**YOUR GOAL**
Edit the book description on cultural equity in physical education by rewriting it from the words "Cultural biases and" through "in the classroom.", with "teachers" in place of "educators".

— begin SELECTED PASSAGE —

Cultural biases and racism undermine the ability of students from racialized groups to reach their full potential. Now more than ever, schools need educators who acknowledge and value the cultural identities of their students and who develop cultural awareness and cultural connections in the classroom.

Through a series of nine case studies, Cultural Equity in Physical Education offers deep insights into the issues that American Indian, Asian, Black, Indigenous, Latino/Latina/Latine, and multiracial students face. A crucial resource for in-service and future PE teachers, the book aims to amplify critical issues that negatively affect these groups, address racist practices, and provide culturally aware teaching strategies affirming the worth of racialized students. The end goal is to elevate the perspectives of both students and teachers and to normalize positive experiences for all students in physical education.

With the most diverse collection of racialized scholars within physical education, the author and contributor teams offer authentic, meaningful content. The following is a partial list of case studies:
  • Juggling Two Different Languages, Cultures, and Identities: A Japanese Immigrant
  • Tragic Mulatto: Being Multicultural in a White Supremacy World
  • Beyond Spelling Bees and Curries: Teaching Indian Students Beyond the Physical Education Classrooms
  • “They Don’t Speak English”: Deficit Thinking and Immigrant Students
  • Two Worlds Apart: A Navajo Walking in the World of Whiteness
Cultural Equity in Physical Education will help teachers meet the new national physical education standards, which incorporate cultural awareness and cultural connection. Each case study and its question prompts are designed to stimulate discussions, increase cultural awareness and intercultural competence, and give insight into adapting teaching methods to accommodate for the diversity of students.

Cultural Equity in Physical Education will help teachers adopt teaching practices that support cultural awareness and cultural connections among their students. In doing so, it will validate all students’ self-worth and swing the pendulum back toward a more equitable PE education.

— end SELECTED PASSAGE —
— begin RECORDS PROVIDED —

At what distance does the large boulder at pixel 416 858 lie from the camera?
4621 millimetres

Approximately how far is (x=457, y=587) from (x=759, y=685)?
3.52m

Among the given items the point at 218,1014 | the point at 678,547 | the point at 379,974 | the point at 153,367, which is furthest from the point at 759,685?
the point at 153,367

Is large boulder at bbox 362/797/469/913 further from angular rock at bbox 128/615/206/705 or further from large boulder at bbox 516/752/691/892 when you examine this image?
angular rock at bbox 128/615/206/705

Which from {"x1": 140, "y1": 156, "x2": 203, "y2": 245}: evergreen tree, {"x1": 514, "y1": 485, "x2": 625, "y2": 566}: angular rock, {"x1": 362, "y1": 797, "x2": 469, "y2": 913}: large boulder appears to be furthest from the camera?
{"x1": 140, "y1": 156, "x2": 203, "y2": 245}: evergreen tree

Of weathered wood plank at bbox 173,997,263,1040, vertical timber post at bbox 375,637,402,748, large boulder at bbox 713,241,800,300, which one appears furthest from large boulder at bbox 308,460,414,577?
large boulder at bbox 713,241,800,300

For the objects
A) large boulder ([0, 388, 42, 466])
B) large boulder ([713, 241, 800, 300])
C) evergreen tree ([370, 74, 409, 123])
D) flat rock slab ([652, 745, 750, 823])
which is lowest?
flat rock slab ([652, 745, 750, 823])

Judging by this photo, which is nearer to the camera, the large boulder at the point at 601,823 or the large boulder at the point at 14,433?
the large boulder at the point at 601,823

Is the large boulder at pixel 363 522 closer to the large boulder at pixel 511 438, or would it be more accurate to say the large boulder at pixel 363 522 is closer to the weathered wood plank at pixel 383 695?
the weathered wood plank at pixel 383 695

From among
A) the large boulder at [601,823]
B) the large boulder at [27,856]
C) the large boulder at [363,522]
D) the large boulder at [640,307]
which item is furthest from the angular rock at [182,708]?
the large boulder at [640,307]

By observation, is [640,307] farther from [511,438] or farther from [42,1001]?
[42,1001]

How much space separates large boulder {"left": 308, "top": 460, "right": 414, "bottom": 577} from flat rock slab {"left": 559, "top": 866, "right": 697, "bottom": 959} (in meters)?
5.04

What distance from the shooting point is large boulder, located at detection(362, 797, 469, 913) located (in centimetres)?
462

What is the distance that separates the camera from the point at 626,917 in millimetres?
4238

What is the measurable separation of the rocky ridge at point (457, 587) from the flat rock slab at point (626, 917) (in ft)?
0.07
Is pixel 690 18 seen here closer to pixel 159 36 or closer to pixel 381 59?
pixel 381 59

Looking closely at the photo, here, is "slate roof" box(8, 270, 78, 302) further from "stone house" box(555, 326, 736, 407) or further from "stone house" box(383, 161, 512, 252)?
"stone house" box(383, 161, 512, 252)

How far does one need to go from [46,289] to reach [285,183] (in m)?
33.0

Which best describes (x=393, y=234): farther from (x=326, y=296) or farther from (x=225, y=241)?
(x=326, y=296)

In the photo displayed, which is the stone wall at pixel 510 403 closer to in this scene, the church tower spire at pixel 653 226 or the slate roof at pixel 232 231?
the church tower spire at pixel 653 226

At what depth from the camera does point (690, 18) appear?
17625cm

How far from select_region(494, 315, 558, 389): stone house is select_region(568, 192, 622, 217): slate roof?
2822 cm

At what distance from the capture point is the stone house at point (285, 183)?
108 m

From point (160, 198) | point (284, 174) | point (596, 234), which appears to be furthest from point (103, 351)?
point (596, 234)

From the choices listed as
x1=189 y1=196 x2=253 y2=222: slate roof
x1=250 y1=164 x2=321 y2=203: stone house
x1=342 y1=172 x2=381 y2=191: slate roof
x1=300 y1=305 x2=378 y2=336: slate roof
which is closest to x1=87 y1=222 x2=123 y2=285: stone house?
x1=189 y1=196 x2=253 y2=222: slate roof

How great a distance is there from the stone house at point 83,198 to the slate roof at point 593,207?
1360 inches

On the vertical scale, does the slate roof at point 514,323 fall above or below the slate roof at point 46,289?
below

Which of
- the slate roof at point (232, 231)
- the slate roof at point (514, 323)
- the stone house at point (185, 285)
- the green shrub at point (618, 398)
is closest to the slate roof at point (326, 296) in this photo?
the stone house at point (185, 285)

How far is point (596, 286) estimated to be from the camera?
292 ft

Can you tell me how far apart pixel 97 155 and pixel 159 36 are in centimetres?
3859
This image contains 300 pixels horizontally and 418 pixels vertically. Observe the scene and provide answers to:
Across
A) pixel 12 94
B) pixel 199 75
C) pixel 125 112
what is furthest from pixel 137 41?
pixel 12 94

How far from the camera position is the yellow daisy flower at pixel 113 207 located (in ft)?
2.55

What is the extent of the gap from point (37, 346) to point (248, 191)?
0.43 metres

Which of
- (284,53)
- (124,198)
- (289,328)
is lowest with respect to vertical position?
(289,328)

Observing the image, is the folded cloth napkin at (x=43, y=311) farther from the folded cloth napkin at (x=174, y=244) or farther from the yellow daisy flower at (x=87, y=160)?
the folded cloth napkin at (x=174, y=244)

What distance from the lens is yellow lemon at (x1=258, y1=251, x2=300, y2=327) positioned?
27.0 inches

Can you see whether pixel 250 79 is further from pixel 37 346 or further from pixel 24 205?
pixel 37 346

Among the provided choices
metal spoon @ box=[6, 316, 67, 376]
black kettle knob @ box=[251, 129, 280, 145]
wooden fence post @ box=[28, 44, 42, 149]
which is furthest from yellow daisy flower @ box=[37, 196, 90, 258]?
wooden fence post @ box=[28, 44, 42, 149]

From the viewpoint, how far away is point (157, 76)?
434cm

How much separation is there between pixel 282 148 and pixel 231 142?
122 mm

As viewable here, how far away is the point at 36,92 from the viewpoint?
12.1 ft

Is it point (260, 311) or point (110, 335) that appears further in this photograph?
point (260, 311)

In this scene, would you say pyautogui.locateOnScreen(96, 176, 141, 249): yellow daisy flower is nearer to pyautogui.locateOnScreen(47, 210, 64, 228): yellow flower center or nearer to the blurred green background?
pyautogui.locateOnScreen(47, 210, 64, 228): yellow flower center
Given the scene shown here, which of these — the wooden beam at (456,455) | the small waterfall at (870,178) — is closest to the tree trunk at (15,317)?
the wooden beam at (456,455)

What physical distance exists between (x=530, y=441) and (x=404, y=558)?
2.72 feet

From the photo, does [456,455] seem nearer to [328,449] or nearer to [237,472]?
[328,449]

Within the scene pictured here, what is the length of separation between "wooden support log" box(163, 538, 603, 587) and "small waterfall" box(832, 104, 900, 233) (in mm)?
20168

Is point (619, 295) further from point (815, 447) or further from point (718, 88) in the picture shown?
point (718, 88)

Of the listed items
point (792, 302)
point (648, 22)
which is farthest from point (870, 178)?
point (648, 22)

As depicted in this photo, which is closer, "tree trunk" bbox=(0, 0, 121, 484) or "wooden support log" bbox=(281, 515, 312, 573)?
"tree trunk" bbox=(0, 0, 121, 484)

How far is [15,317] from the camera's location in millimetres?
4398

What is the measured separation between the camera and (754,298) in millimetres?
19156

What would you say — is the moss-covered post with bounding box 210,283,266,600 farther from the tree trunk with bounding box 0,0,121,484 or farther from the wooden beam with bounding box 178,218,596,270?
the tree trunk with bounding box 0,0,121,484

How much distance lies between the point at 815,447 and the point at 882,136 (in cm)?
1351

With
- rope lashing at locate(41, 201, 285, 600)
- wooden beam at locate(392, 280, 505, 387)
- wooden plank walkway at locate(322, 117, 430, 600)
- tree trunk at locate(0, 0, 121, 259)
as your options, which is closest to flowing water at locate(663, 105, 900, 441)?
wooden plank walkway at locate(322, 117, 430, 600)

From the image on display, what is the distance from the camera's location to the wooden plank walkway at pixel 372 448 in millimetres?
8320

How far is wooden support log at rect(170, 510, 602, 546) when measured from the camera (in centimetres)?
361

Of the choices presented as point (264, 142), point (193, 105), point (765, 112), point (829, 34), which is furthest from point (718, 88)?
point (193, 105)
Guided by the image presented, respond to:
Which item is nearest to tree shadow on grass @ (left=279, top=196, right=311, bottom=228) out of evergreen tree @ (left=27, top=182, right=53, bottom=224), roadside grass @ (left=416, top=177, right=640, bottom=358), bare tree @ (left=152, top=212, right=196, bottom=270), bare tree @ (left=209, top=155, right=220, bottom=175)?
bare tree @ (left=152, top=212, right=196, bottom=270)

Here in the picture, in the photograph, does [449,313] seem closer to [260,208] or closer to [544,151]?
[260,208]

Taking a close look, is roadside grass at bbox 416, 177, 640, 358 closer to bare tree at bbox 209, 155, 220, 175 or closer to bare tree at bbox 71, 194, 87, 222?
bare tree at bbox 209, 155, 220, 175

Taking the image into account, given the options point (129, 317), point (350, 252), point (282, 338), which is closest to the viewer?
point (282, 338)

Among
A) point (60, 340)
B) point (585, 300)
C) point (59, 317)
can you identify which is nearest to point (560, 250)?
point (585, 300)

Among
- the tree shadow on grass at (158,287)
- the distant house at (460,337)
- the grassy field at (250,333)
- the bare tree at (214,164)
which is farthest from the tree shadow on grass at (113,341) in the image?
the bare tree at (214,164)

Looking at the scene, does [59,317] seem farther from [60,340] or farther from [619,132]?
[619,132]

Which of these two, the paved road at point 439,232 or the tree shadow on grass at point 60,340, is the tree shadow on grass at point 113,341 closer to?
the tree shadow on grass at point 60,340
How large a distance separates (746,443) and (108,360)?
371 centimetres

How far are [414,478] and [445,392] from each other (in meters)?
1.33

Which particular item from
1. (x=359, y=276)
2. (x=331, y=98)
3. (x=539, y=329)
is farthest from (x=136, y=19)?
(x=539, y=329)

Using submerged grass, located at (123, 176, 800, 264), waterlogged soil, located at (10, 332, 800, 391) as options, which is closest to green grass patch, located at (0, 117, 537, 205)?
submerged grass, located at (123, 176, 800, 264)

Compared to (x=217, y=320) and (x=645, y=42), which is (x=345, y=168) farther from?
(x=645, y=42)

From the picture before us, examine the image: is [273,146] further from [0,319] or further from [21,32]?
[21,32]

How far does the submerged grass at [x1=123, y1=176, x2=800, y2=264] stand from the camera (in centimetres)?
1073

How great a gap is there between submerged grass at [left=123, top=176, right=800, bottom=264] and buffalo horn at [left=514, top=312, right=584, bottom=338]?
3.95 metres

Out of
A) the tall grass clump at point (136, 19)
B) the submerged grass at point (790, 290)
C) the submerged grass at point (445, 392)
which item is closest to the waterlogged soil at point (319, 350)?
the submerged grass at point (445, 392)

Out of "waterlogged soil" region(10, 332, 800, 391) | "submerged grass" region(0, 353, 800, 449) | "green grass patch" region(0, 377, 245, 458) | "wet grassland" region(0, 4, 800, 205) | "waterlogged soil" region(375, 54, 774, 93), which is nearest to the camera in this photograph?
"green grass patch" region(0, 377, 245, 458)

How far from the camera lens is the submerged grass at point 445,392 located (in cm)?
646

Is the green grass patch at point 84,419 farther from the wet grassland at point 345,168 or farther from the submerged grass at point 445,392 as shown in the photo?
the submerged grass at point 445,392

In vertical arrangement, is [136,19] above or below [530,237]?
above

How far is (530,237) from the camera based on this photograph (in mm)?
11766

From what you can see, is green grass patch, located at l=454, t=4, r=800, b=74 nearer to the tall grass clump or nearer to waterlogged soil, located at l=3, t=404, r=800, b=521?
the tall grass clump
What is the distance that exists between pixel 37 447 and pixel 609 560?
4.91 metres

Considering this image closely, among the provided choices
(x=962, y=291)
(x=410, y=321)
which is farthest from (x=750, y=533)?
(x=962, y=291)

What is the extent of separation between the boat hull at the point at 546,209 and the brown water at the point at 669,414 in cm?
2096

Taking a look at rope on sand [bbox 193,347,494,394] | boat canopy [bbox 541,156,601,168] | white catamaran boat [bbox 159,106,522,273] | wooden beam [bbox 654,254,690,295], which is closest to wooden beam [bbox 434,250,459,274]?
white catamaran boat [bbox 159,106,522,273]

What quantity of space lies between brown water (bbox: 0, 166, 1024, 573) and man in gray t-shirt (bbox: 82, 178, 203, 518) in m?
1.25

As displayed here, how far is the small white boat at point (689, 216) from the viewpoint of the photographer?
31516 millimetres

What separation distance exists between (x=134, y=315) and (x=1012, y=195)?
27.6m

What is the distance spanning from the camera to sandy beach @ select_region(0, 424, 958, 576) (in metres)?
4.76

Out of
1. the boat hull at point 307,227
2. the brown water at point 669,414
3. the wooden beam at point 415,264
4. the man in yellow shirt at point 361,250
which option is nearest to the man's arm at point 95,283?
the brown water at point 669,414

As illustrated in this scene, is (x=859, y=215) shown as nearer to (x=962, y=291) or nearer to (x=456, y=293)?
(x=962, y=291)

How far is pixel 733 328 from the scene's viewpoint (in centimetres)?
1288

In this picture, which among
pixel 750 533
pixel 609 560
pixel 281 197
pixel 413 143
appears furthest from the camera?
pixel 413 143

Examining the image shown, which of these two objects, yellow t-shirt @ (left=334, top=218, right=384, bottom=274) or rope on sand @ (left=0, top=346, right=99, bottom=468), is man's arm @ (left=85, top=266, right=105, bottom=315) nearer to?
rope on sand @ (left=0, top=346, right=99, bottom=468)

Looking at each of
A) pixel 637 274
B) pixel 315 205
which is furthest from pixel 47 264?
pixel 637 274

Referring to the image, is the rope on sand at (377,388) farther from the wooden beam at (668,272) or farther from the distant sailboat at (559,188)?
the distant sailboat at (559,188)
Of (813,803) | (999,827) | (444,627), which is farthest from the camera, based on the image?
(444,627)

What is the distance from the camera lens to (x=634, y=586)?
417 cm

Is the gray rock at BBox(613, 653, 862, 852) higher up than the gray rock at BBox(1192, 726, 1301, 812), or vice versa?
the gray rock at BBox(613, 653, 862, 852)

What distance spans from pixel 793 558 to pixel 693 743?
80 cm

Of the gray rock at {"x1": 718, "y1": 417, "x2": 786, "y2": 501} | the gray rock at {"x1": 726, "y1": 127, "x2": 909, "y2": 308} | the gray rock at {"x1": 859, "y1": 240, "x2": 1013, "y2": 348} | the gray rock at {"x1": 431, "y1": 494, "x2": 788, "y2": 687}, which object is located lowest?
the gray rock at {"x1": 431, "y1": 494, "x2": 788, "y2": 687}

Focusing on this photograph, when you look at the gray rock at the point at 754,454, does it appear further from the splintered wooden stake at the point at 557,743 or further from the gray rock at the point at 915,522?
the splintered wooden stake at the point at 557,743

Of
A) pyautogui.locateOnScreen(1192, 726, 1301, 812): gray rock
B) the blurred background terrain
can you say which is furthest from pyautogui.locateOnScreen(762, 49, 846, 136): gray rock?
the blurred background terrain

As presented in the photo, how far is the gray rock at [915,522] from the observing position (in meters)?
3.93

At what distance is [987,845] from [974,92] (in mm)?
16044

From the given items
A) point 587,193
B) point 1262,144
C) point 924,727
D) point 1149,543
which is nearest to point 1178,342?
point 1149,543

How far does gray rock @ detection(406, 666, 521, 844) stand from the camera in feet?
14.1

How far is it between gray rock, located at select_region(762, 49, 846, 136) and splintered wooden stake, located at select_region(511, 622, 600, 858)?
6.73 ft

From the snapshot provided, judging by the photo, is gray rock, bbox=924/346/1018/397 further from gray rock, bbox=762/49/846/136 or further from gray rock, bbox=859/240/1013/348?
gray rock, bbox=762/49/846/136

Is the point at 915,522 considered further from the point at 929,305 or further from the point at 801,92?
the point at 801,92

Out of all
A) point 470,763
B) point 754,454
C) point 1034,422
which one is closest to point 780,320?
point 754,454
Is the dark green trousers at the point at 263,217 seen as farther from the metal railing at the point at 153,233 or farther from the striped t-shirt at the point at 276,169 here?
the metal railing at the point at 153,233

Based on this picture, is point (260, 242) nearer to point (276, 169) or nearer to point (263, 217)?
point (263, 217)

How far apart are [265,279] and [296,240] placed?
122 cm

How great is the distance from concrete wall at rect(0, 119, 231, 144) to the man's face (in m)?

— end RECORDS PROVIDED —

**REPLY TO THE TASK**
Cultural biases and racism undermine the ability of students from racialized groups to reach their full potential. Now more than ever, schools need teachers who acknowledge and value the cultural identities of their students and who develop cultural awareness and cultural connections in the classroom.